The talk turned to prescriptions again. It went the way it always did, but the promise of something else hung over the little metal table. They ignored it at first. They drank their coffee and Ingrid bought Gerry his second cup, but the idea grew anyway. It set down winter roots.
#
They agreed to start with batteries because they were easy. 9 Volt and those big 16-packs of AAAs. They hung on hooks at the back end of the magazine aisle, and the girl at the counter wouldn’t notice because she was preoccupied. She watched the boys walk by in their parkas. She looked at pictures on her cell phone and worked the register with a pencil. Her nails were painted with stars and blooming roses. They curved around like talons.
Ingrid’s hands shook when she reached for the battery pack. She almost dropped it, and her heart was thumping so hard she could see her sweater move. She looked from side to side and over her shoulder at the pharmacy counter. The assistant was counting out pills. He was leaning over, and she couldn’t see his face. She’d folded her wool coat and carried it over her arm, and her purse was open beneath its folds just like she’d practiced in the mirror. She pretended to read the battery label. They were made in China now just like everything else. She felt the floor tilt under her shoes the way boats sometimes do. Someone a few aisles over sneezed and a baby was crying by the register, and she held that package. She pressed it against her coat. She heard every sound in the drugstore. She heard every sound in the mall corridors. How people shuffled along in their wet boots and the fountains were running outside and the air smelled like chlorine and fresh pretzels and the perfume those ladies sprayed whether you wanted them to or not. She took a deep breath and let the batteries fall into her purse.
Her hands were shaking when she got to the table. The others were already there. Gerry was sitting even straighter than usual. He didn’t complain about his gout or how they were cutting back his benefits. Helga’s cheeks were pink, and she was fanning herself with a menu from the sandwich bar.
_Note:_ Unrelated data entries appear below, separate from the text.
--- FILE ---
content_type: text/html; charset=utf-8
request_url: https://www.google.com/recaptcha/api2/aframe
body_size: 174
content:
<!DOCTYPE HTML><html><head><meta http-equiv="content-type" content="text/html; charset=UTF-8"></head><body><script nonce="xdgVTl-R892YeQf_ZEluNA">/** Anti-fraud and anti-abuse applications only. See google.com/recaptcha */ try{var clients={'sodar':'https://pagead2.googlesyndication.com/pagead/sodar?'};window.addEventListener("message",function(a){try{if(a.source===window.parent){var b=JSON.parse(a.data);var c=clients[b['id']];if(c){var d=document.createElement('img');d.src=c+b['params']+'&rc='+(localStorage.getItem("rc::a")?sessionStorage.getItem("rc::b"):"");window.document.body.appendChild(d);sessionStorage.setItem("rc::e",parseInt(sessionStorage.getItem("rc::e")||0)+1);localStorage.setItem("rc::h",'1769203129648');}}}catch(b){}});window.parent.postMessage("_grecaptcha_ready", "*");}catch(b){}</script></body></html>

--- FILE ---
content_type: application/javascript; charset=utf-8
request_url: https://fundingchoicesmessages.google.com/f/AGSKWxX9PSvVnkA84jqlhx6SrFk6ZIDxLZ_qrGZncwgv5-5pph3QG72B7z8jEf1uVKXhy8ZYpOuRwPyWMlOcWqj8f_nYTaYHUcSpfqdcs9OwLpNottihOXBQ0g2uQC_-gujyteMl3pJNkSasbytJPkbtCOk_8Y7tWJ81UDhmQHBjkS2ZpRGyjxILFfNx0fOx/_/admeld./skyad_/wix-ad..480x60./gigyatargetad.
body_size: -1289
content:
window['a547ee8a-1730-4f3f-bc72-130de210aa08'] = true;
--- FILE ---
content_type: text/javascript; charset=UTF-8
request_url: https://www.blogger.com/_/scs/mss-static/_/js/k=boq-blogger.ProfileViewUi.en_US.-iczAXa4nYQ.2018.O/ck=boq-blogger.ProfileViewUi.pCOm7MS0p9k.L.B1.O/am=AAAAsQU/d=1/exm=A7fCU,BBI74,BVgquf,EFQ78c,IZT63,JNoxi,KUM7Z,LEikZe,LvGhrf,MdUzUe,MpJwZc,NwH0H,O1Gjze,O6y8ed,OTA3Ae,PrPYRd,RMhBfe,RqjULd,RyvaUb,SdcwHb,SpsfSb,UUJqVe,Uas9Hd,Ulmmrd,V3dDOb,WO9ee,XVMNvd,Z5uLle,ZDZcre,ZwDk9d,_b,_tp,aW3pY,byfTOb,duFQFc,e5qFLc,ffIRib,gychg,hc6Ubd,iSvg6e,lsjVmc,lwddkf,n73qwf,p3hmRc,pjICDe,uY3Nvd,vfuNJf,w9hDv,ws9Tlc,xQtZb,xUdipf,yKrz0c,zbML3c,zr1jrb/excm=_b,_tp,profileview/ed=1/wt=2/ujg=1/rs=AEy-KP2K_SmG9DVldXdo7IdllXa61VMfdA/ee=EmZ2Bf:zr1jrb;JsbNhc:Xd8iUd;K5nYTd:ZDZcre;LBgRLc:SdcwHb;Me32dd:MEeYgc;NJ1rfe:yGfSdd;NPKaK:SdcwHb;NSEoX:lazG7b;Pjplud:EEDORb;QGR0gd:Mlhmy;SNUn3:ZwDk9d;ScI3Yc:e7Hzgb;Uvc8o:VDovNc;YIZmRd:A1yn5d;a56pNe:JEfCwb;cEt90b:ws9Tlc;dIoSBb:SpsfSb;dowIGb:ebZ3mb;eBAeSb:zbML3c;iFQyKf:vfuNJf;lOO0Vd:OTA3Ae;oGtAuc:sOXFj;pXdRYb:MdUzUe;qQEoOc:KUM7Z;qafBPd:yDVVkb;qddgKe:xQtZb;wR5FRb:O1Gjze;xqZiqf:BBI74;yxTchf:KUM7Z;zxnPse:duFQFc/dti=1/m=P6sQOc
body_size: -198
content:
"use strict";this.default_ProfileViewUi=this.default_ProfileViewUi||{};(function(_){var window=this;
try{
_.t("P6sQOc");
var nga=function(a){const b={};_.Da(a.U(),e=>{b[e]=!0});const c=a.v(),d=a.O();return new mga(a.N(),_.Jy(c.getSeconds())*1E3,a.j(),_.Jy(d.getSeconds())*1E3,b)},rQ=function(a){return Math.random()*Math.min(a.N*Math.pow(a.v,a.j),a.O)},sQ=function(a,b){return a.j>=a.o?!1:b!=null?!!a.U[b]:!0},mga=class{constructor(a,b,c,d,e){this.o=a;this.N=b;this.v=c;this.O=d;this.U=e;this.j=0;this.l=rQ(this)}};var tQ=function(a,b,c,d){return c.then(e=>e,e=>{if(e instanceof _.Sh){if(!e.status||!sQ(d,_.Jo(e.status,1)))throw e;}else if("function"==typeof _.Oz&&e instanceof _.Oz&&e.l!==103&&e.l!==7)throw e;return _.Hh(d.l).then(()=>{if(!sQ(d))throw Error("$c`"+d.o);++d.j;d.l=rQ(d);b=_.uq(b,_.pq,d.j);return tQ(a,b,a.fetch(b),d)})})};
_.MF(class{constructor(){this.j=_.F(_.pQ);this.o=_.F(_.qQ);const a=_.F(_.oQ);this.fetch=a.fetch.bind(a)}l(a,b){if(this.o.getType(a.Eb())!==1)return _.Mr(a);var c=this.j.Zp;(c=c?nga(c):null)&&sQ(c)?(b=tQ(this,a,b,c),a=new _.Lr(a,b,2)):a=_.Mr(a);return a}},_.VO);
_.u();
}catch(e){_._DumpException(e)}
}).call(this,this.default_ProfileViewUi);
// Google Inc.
“I saw a boy once,” Gerry was saying. “He caught a starling in his fist.”
“You’re making things up,” Helga said.
“You could hear its wings beating. They sounded like a heart.”
“My boy was always catching things,” Lotti said. “He brought home spotted frogs.” Lotti’s son was long dead. He crashed his car near Calhan, and the doctors worked on him for days. “He wasn’t scared of anything, my Gerhard. He always went too fast.”
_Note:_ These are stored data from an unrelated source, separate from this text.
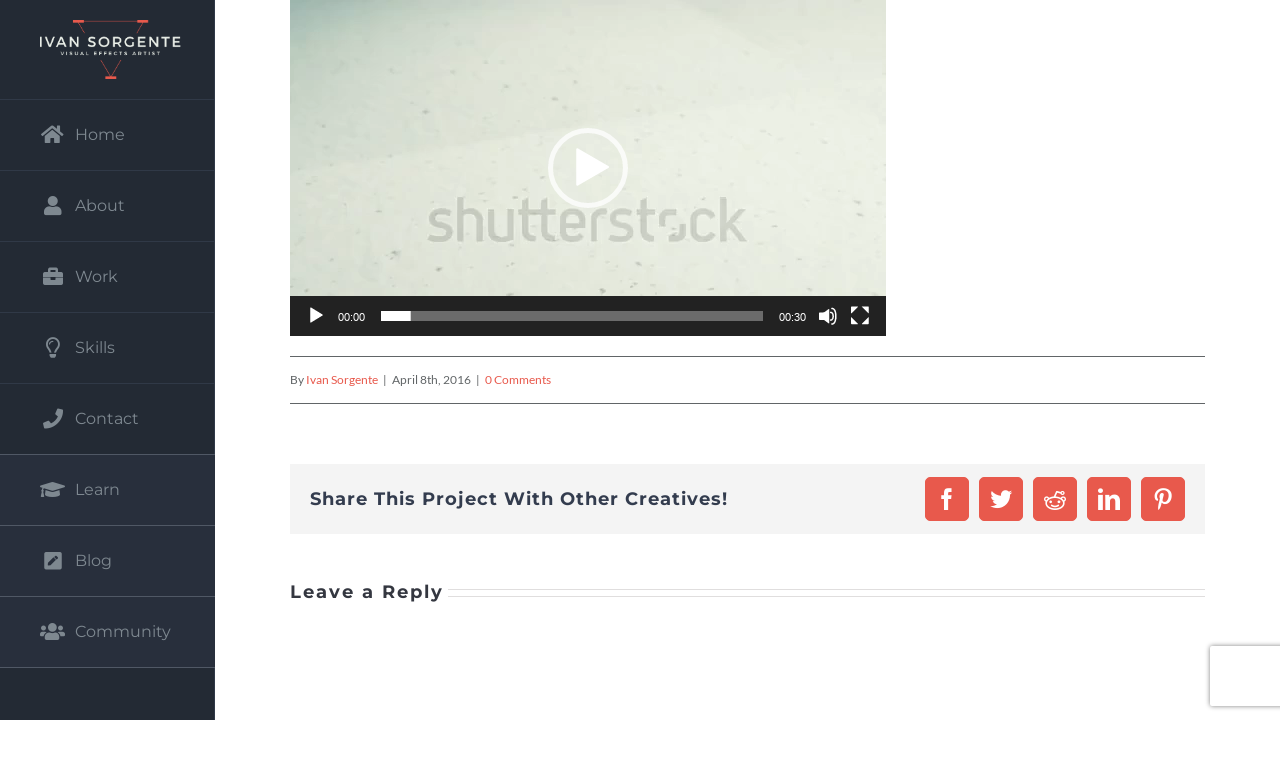

--- FILE ---
content_type: text/plain
request_url: https://www.google-analytics.com/j/collect?v=1&_v=j102&a=639477999&t=pageview&_s=1&dl=http%3A%2F%2Fwww.ivansorgente.com%2Fhome_app_creation_xml%2F&ul=en-us%40posix&dt=home_app_creation_xml%20%E2%80%93%20Ivan%20Sorgente%20%E2%80%93%20Vfx%20Compositor&sr=1280x720&vp=1280x720&_u=IEBAAEABAAAAACAAI~&jid=1820236743&gjid=938696187&cid=1881890333.1768986411&tid=UA-43855573-2&_gid=564141385.1768986411&_r=1&_slc=1&z=1565035829
body_size: -451
content:
2,cG-41CTPJ3XVJ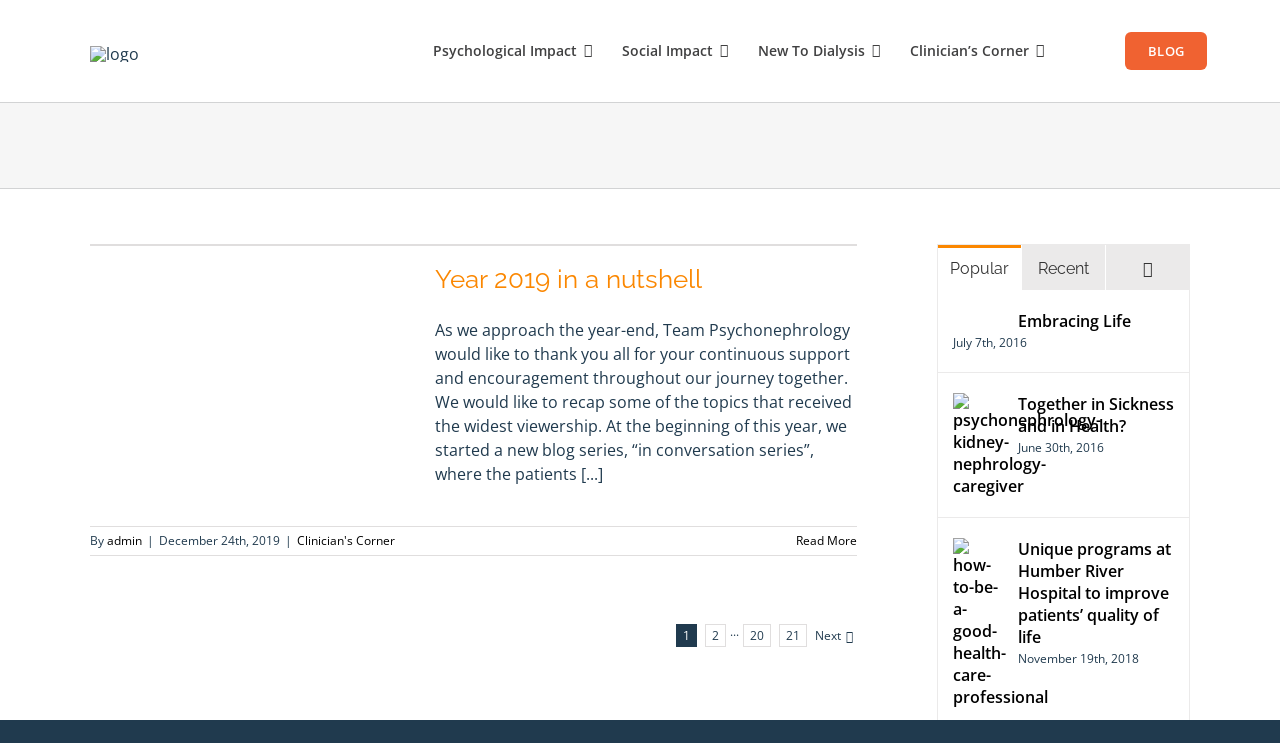

--- FILE ---
content_type: text/plain
request_url: https://www.google-analytics.com/j/collect?v=1&_v=j102&a=263876136&t=pageview&_s=1&dl=https%3A%2F%2Fpsychonephrology.com%2F2019%2F&ul=en-us%40posix&dt=2019%20%E2%80%93%20Psychonephrology&sr=1280x720&vp=1280x720&_u=IEBAAEABAAAAACAAI~&jid=2068084276&gjid=1506344538&cid=2050749440.1768846436&tid=UA-67501227-1&_gid=1719143754.1768846436&_r=1&_slc=1&z=1615451143
body_size: -452
content:
2,cG-J7CTJBQ09V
Ingrid squeezed Lotti’s hand. Maybe Lotti liked Europe because her husband and her boy weren’t buried there. Maybe it wasn’t the politics or food or how the coffee tasted. Ingrid looked around the table. She knew her friends and how they talked, but today they surprised her. “Let’s do flashlights next,” she said. “Or maybe reading glasses.”
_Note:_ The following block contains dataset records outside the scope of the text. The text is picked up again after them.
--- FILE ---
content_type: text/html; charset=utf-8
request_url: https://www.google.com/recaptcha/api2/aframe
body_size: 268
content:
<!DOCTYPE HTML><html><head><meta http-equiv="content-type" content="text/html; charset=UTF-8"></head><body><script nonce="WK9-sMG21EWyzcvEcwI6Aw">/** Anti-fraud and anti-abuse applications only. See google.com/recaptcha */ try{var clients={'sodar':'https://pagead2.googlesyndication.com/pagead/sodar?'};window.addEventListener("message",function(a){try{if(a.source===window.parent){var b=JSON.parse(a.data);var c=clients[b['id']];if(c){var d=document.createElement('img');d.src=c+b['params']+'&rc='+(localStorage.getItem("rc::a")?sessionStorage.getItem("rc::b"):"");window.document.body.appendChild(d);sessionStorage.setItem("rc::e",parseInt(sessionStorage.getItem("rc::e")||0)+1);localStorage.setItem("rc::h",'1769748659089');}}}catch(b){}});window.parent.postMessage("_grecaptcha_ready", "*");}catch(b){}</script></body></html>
They were giddy as school kids when they said good-bye in the parking lot. Ingrid held the steering wheel tight as she pulled out. Her hands were still a little shaky. She took the long way home, up Bijou and Twenty-Third Street toward the old West Side. For once the snow didn’t look dirty in the streets. The sky was crystalline the way it gets in winter, and her heart was pounding hard. The city looked how it did the first time she saw it. They’d gone together to the Garden of the Gods to see those strange orange rocks, and she held her belly while he fussed with the camera. She knew it was a boy and any day now he’d come, and the sky was bright as cornflowers. Brighter than it had ever been in Boston. “Hurry up,” she’d told him. “I’ll have him right here if you don’t take the picture.” She threw her head back and laughed, and that’s when the shutter opened. Forty-two years. Forty-two winters in the shadow of those mountains, and now she was old and her boy was grown but the mountains were just the same.
She drove through the park and back along the city streets, and she called her boy when she got home. She didn’t wait to take off her coat. She called him and asked if he needed money.